### DESCRIPTION OF THE TASK
The whole listing needs to be written out exactly, except for any images.

### GIVEN MATERIAL
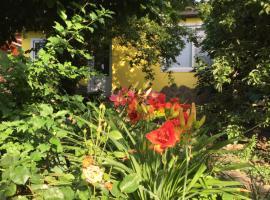 Дом в саду, гостевой дом в Голубицкой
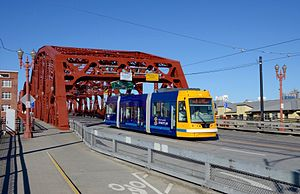 Loop Service (Portland Streetcar) - B-Loop streetcar crossing the Broadway Bridge in 2016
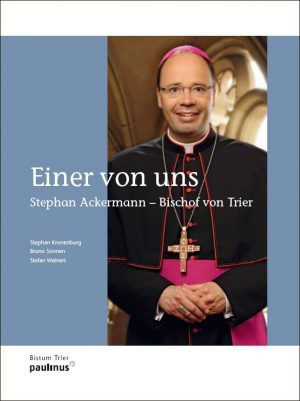 Dieser wunderschöne und beeindruckende Bilderband dokumentiert die vergangene Bischofswahl und die Einführung von Stephan Ackermann in das Amt des Bischofs. Somit beinhaltet es einen Teil der Geschichte des Trierer Bistums.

### SOLUTION TO THE EXERCISE
 Дом в саду, гостевой дом в Голубицкой
 Loop Service (Portland Streetcar) - B-Loop streetcar crossing the Broadway Bridge in 2016
 Dieser wunderschöne und beeindruckende Bilderband dokumentiert die vergangene Bischofswahl und die Einführung von Stephan Ackermann in das Amt des Bischofs. Somit beinhaltet es einen Teil der Geschichte des Trierer Bistums.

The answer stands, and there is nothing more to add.